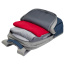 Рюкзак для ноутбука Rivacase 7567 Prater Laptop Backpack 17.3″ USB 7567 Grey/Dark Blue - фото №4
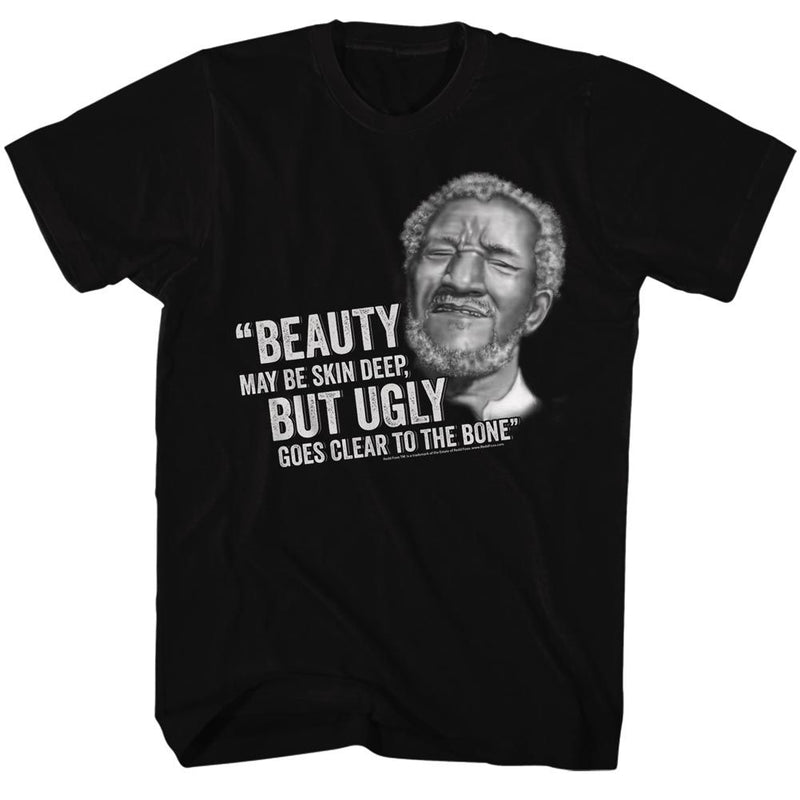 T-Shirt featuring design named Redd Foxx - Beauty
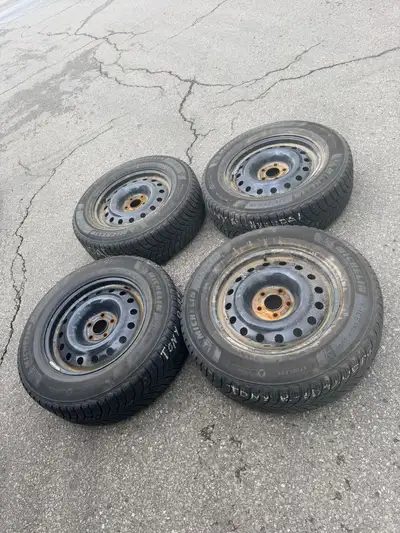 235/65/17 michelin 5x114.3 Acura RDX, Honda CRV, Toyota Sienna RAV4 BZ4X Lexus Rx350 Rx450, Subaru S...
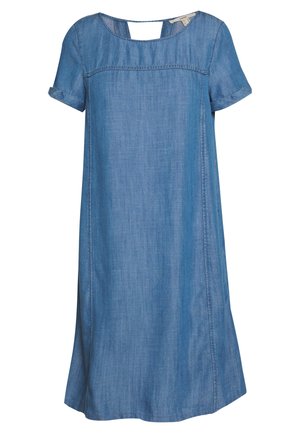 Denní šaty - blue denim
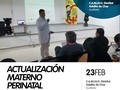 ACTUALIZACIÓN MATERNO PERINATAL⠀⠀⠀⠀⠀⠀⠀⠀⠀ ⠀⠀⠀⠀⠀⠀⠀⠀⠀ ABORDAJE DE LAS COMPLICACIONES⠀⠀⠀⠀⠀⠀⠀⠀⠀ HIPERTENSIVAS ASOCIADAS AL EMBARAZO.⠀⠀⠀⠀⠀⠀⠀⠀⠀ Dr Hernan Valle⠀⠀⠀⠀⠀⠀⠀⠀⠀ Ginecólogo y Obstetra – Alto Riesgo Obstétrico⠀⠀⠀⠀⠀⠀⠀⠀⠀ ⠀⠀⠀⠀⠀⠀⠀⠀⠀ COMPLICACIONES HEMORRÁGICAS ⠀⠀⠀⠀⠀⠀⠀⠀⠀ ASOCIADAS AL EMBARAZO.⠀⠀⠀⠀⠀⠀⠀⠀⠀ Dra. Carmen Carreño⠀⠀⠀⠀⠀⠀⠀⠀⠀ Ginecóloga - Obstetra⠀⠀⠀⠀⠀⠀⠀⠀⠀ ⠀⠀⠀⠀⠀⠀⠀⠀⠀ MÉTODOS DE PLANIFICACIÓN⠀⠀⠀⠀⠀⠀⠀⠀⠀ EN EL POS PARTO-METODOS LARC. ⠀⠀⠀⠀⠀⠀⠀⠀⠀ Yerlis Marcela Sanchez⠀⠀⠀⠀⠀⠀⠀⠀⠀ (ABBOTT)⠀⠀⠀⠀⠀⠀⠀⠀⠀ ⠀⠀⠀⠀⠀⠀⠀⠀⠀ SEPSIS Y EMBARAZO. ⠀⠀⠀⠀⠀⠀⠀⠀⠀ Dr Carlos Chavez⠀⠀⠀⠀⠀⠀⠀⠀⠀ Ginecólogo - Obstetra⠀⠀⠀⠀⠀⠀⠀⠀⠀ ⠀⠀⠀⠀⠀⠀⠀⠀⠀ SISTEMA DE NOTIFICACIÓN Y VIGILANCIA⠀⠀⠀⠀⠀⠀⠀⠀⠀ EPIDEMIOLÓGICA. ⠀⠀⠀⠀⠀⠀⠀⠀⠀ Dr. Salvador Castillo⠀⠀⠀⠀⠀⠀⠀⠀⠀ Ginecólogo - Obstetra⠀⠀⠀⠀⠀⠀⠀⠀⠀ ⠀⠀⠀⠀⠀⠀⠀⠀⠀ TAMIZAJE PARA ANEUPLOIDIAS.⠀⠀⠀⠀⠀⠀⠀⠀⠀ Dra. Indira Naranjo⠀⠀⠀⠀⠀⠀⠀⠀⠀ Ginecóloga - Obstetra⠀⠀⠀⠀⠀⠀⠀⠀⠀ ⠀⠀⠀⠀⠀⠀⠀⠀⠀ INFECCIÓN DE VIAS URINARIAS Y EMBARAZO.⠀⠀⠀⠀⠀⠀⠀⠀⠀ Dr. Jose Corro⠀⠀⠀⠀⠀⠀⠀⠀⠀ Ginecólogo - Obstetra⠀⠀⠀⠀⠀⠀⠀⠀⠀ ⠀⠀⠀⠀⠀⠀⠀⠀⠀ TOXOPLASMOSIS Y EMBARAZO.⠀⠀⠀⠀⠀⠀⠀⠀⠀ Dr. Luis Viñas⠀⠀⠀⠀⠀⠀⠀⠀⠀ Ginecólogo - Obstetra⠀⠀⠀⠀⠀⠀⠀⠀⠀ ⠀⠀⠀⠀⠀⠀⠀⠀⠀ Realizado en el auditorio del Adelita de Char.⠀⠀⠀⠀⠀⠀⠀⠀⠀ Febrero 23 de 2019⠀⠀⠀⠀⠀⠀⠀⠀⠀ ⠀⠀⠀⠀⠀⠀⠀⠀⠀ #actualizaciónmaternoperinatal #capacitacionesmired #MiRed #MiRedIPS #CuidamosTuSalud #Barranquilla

---

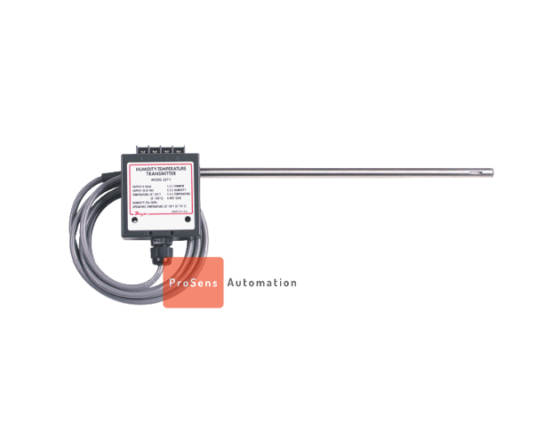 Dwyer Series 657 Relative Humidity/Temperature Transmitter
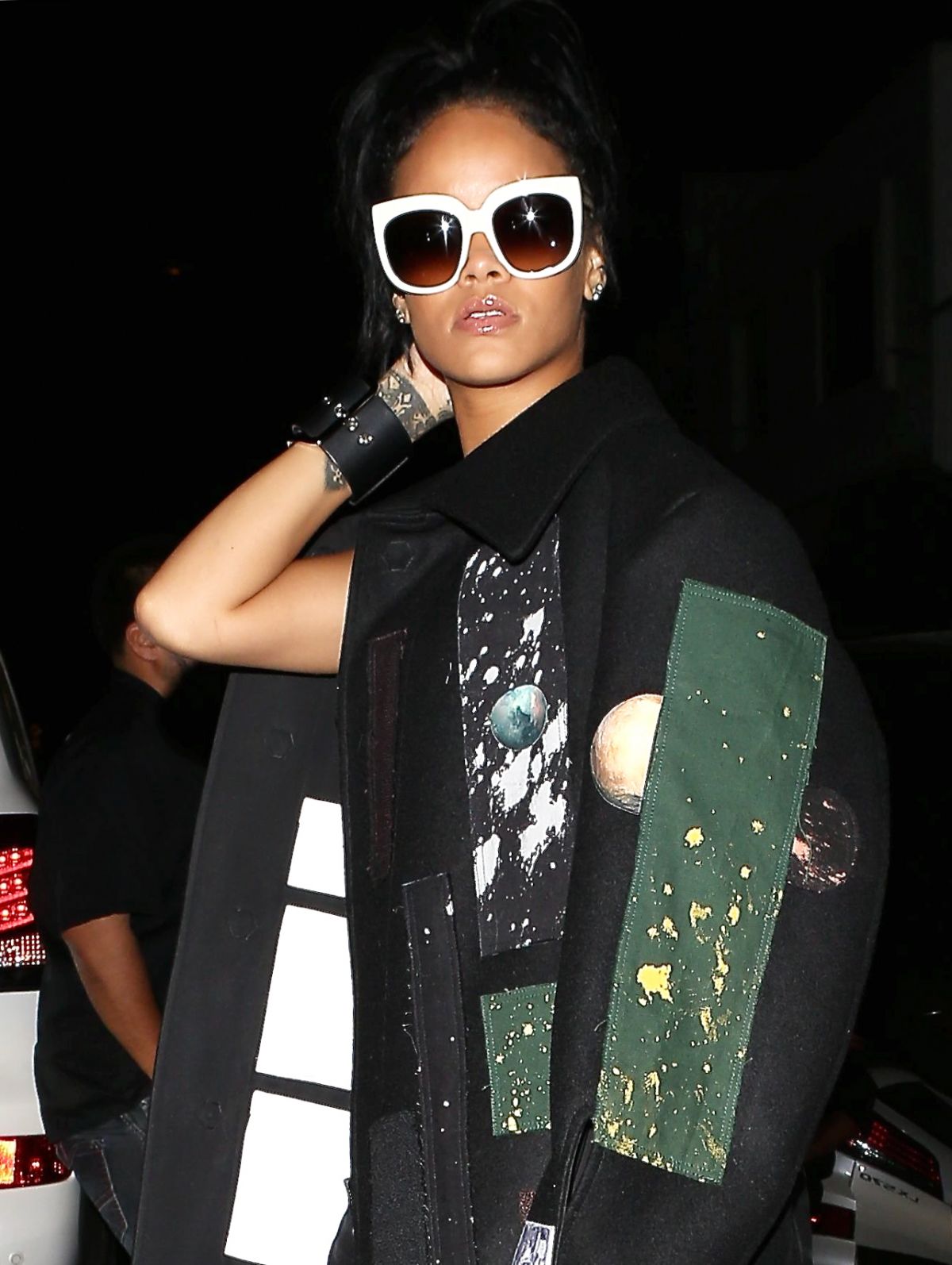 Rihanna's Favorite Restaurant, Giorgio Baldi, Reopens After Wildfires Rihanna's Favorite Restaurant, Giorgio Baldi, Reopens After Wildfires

▸ Activity
Copy back exactly the lines above from the one containing "235/65/17 michelin 5x114.3" through the one containing "Denní šaty - blue denim", and leave every picture behind.

▸ Exercise result
 235/65/17 michelin 5x114.3 Acura RDX, Honda CRV, Toyota Sienna RAV4 BZ4X Lexus Rx350 Rx450, Subaru S...
 Denní šaty - blue denim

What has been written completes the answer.